Les modifications d'architecture racinaire que nous avons observées ressemblent à celles

induites par les auxines. Même si de nombreuses souches d'Azospirillum sont productrices de

l'auxine IAA, celle que nous avons utilisée dans cette étude ne possède pas le gène IpdC qui est

classiquement utilisé pour la synthèse de cette substance. Il est cependant possible qu'elle

possède une autre voie de synthèse encore inconnue ou qu'elle produise d'autres substances aux

effets auxiniques (Sauer et al. 2013). La question reste donc entière de savoir si l'augmentation

de croissance racinaire induite par A. lipoferum CRT1 est liée à sa sécrétion de substances aux

effets auxiniques ou à son impact négatif sur les teneurs en glucose. Glucose et auxines sont en

effet des substances signal qui partagent une grande partie de leurs voies de signalisation

cellulaire. La théorie a même été émise que l’induction de la dominance apicale chez les plantes

n’était finalement pas due à un signal auxinique mais à un signal produit par les sucres dont le

glucose (Mason et al. 2014). Ainsi deux hypothèses sont probables selon lesquelles A. lipoferum

CRT1 :

1) soit diminue la teneur en glucose dans une partie stratégique de la plante qui induirait

par voie de conséquence des modifications morphologiques du système racinaire qui

ressemblent à celles induites par les auxines par modulation de la cascade de

signalisation des auxines endogènes

2) soit sécrète une substance aux effets auxiniques qui pénètre la plante pour y induire une

modification de l'architecture racinaire de type auxinique. Cette croissance racinaire

serait alors à l'origine d'une baisse de la teneur en glucose du fait de sa plus grande

consommation par les tissus en croissance.

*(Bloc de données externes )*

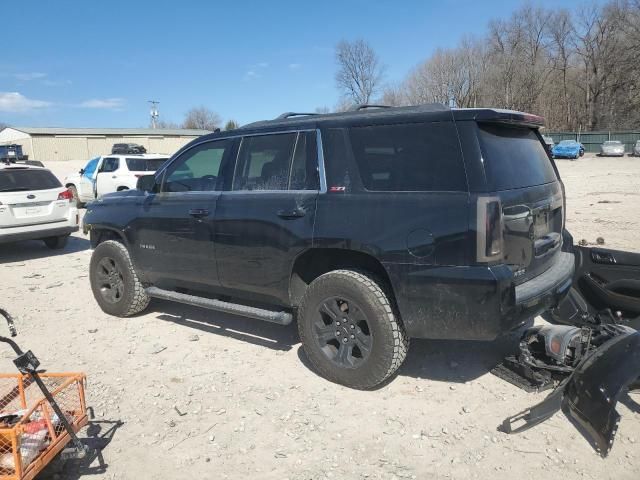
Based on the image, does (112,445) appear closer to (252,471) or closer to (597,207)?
(252,471)

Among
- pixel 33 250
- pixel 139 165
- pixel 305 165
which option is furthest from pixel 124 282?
pixel 139 165

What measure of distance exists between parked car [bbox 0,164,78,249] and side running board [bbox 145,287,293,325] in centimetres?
492

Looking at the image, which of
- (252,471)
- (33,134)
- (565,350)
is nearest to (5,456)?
(252,471)

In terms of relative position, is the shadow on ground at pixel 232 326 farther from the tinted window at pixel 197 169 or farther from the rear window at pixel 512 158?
the rear window at pixel 512 158

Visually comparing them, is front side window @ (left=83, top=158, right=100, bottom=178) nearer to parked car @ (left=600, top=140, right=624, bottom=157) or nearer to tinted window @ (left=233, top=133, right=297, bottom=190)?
tinted window @ (left=233, top=133, right=297, bottom=190)

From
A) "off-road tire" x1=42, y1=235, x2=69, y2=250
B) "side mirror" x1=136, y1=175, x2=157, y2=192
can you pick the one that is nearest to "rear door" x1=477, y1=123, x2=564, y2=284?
"side mirror" x1=136, y1=175, x2=157, y2=192

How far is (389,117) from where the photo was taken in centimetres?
360

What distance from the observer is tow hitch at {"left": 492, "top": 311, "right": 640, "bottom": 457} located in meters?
2.90

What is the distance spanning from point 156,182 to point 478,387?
11.5 feet

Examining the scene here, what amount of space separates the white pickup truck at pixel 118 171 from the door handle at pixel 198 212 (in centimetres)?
902

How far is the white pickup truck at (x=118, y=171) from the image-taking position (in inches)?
527

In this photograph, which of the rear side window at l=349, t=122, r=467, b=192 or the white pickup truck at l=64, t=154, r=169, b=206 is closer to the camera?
the rear side window at l=349, t=122, r=467, b=192

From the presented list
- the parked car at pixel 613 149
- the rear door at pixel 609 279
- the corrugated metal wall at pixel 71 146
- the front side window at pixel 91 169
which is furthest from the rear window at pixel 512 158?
the corrugated metal wall at pixel 71 146

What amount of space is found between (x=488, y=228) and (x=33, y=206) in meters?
8.41
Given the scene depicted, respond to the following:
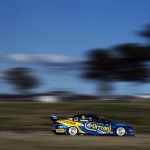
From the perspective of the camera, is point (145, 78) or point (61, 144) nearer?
point (61, 144)

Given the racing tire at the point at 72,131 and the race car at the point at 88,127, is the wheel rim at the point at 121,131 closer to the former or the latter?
the race car at the point at 88,127

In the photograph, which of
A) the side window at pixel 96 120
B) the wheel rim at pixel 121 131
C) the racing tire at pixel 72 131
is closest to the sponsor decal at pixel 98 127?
the side window at pixel 96 120

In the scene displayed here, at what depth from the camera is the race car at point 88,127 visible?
67.8ft

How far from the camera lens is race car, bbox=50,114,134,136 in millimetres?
20672

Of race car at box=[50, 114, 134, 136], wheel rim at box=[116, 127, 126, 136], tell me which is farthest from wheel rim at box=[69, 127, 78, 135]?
wheel rim at box=[116, 127, 126, 136]

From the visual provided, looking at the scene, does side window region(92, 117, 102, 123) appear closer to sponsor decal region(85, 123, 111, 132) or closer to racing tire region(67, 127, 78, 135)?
sponsor decal region(85, 123, 111, 132)

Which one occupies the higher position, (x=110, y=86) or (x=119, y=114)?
(x=110, y=86)

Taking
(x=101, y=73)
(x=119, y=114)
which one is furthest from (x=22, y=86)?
(x=119, y=114)

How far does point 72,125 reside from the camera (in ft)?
67.9

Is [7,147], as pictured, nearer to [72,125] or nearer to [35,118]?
[72,125]

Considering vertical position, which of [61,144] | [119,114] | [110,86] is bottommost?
[61,144]

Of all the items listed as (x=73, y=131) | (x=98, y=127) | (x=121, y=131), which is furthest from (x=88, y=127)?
(x=121, y=131)

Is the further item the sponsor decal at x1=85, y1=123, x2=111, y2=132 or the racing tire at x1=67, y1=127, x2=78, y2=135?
the sponsor decal at x1=85, y1=123, x2=111, y2=132

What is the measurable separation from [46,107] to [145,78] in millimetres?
17681
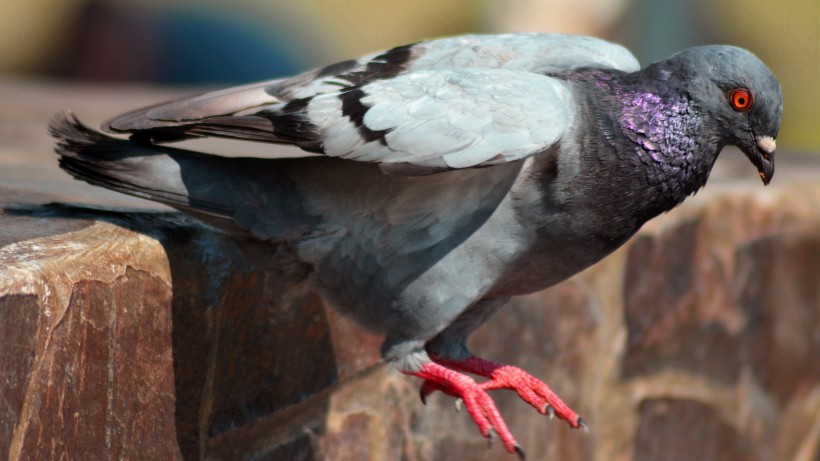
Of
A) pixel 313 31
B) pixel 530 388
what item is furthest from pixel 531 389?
pixel 313 31

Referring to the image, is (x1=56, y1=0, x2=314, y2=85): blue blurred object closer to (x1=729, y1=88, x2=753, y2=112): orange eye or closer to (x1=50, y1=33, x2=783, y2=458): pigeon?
(x1=50, y1=33, x2=783, y2=458): pigeon

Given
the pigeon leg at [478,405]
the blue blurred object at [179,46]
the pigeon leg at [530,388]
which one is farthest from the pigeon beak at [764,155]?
the blue blurred object at [179,46]

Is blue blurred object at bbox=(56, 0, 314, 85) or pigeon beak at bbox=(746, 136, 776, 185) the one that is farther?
blue blurred object at bbox=(56, 0, 314, 85)

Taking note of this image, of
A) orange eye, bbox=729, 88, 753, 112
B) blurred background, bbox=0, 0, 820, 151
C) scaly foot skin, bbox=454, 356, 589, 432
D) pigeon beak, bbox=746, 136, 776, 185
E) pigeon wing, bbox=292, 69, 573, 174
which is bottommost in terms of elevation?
blurred background, bbox=0, 0, 820, 151

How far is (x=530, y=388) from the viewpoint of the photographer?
3.17 metres

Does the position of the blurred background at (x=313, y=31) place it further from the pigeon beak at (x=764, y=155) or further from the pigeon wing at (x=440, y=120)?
the pigeon wing at (x=440, y=120)

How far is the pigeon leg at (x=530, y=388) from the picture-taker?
3.11 m

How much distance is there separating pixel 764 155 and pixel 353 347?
146cm

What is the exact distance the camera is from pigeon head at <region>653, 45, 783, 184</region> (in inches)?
114

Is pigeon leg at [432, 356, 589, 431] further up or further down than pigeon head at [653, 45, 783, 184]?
further down

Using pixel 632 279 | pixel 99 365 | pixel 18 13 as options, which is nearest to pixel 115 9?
pixel 18 13

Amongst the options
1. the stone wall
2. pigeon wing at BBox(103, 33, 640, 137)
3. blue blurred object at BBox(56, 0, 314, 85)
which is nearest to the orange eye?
pigeon wing at BBox(103, 33, 640, 137)

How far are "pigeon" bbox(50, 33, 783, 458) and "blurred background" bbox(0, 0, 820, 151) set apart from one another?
506cm

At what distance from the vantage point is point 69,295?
263 cm
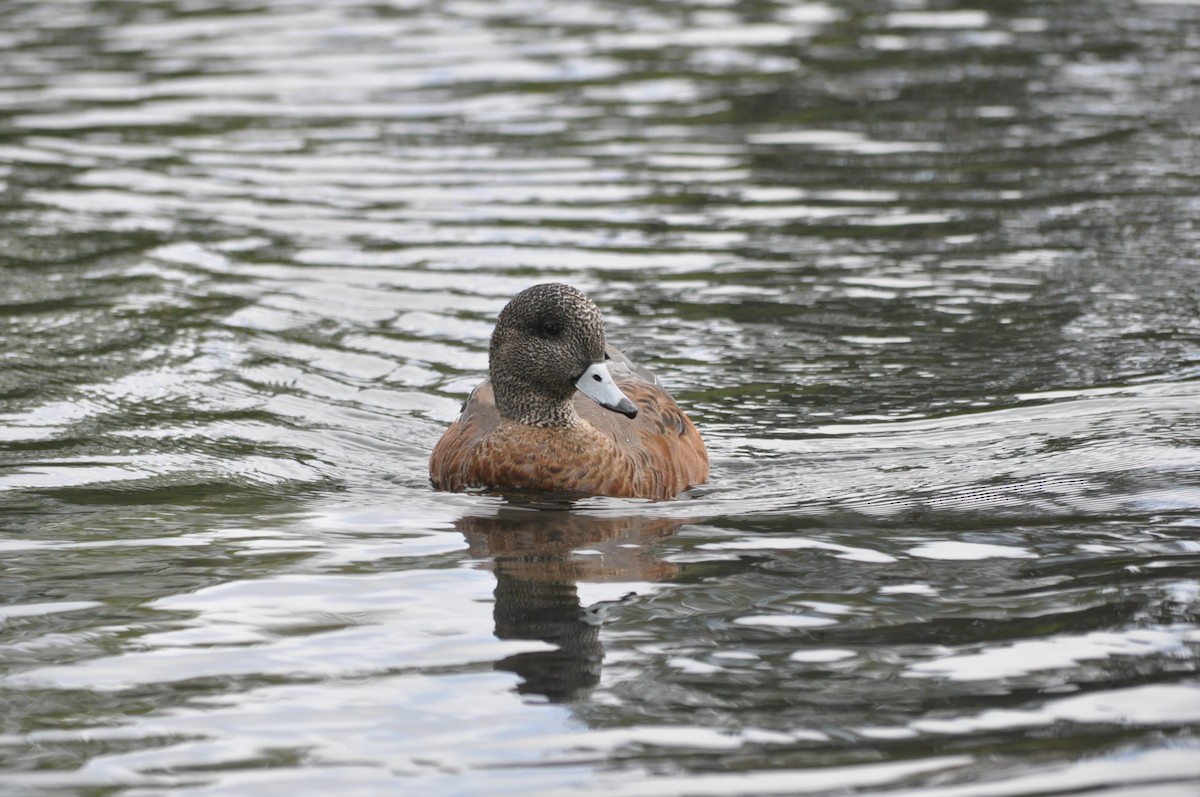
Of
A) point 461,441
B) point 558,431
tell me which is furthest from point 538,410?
point 461,441

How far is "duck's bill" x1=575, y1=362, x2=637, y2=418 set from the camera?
25.6 feet

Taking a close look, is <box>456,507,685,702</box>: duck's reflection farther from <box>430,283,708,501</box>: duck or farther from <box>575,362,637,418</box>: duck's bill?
<box>575,362,637,418</box>: duck's bill

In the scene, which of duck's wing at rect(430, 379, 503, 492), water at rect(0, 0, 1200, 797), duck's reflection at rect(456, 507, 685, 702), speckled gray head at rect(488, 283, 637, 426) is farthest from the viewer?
duck's wing at rect(430, 379, 503, 492)

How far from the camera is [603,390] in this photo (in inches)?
314

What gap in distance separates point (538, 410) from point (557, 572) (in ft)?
5.25

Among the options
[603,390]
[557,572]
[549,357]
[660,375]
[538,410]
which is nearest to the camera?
[557,572]

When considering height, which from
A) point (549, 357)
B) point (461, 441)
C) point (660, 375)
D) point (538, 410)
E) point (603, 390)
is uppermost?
point (549, 357)

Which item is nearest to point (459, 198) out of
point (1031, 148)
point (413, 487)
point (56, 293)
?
point (56, 293)

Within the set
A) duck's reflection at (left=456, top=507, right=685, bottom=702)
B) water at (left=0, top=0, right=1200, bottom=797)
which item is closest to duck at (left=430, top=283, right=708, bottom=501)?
water at (left=0, top=0, right=1200, bottom=797)

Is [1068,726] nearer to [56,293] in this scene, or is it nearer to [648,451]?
[648,451]

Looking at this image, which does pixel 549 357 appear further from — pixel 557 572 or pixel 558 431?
pixel 557 572

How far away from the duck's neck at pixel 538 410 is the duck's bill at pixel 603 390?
0.16 meters

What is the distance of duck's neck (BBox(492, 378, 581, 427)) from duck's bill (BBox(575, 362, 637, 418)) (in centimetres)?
16

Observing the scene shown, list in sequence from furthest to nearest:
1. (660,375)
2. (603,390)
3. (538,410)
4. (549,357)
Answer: (660,375)
(538,410)
(549,357)
(603,390)
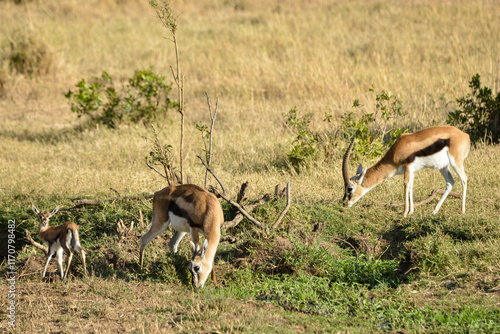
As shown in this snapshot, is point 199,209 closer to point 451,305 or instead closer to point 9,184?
point 451,305

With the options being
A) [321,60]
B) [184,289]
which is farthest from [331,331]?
[321,60]

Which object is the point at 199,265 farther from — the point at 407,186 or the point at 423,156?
the point at 423,156

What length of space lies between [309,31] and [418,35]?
10.3 ft

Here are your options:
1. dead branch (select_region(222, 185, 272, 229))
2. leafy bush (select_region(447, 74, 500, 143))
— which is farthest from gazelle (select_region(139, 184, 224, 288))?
leafy bush (select_region(447, 74, 500, 143))

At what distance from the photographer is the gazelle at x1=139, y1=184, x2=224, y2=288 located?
14.8 feet

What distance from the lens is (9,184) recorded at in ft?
25.3

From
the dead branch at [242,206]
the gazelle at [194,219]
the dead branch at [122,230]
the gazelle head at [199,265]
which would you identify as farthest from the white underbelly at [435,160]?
the dead branch at [122,230]

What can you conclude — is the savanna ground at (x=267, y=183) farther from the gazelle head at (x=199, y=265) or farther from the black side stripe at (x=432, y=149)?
the black side stripe at (x=432, y=149)

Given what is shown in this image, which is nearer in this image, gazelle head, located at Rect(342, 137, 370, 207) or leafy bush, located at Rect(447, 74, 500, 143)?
gazelle head, located at Rect(342, 137, 370, 207)

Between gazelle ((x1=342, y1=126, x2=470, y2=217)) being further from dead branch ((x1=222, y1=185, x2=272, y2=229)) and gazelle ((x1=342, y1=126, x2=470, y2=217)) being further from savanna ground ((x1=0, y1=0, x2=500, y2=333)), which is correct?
dead branch ((x1=222, y1=185, x2=272, y2=229))

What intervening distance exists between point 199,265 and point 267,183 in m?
3.26

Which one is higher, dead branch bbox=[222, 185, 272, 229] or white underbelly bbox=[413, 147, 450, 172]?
white underbelly bbox=[413, 147, 450, 172]

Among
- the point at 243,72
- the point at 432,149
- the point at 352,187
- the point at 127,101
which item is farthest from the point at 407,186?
the point at 243,72

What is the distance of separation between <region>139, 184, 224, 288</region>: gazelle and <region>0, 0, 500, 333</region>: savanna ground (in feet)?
0.84
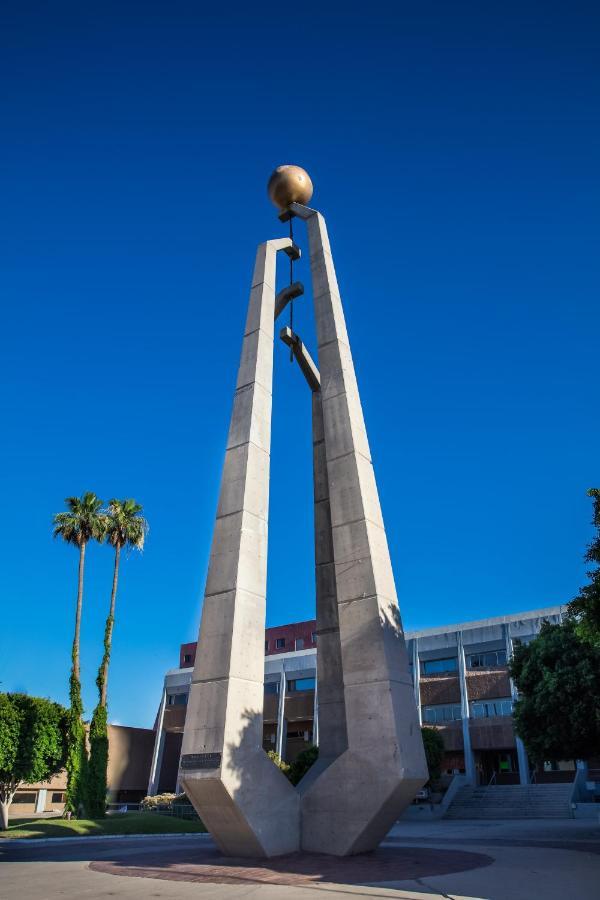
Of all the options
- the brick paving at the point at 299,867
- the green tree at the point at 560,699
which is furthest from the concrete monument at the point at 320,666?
the green tree at the point at 560,699

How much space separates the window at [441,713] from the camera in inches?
2126

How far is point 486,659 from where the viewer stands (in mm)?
53781

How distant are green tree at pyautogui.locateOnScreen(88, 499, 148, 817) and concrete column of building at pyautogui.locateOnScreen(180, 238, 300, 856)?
78.2 ft

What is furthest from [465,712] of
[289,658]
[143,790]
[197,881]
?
[197,881]

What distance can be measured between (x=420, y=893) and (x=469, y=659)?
48.0 m

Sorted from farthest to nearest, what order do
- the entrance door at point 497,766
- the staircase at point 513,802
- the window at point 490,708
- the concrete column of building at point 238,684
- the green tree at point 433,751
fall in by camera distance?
1. the entrance door at point 497,766
2. the window at point 490,708
3. the green tree at point 433,751
4. the staircase at point 513,802
5. the concrete column of building at point 238,684

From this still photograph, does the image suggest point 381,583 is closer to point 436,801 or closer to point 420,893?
point 420,893

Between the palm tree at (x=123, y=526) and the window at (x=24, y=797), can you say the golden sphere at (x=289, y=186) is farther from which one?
the window at (x=24, y=797)

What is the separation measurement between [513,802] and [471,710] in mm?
9427

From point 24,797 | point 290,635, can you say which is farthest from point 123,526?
point 290,635

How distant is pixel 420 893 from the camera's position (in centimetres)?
957

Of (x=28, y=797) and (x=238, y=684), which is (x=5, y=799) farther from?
(x=238, y=684)

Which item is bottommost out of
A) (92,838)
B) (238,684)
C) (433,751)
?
(92,838)

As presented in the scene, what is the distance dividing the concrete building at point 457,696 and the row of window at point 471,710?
0.24 feet
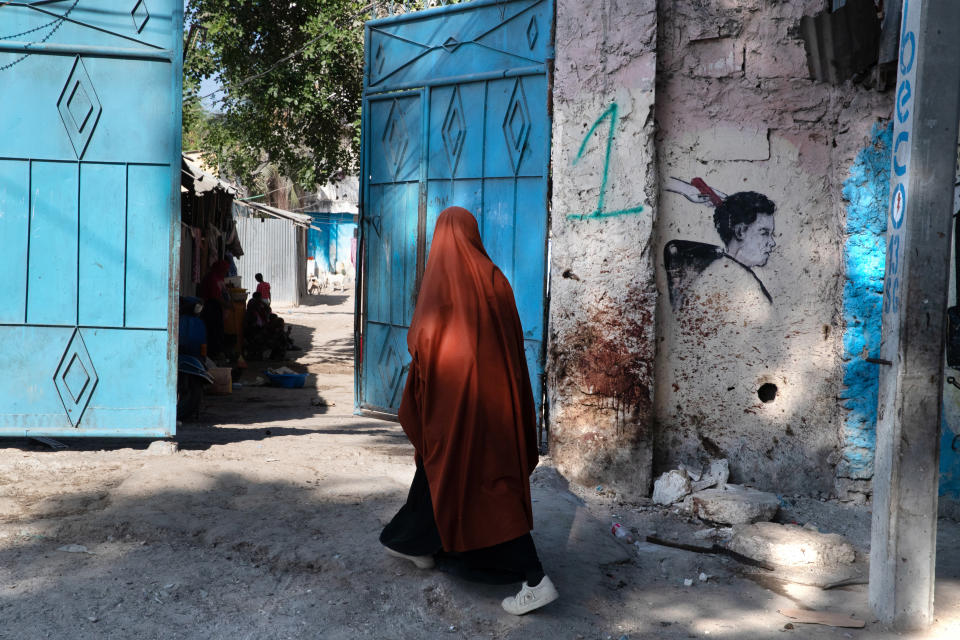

Une perspective intéressante à ce niveau serait d’investiguer le dialogue entre les deux

partenaires. Ceci peut être mis en place par un marquage isotopique d’un des deux partenaires

de l’interaction. Il serait alors possible de déterminer si la bactérie envoie directement un signal

à la plante qui modifie la concentration en sucre et/ou agit comme signal auxinique sur la plante.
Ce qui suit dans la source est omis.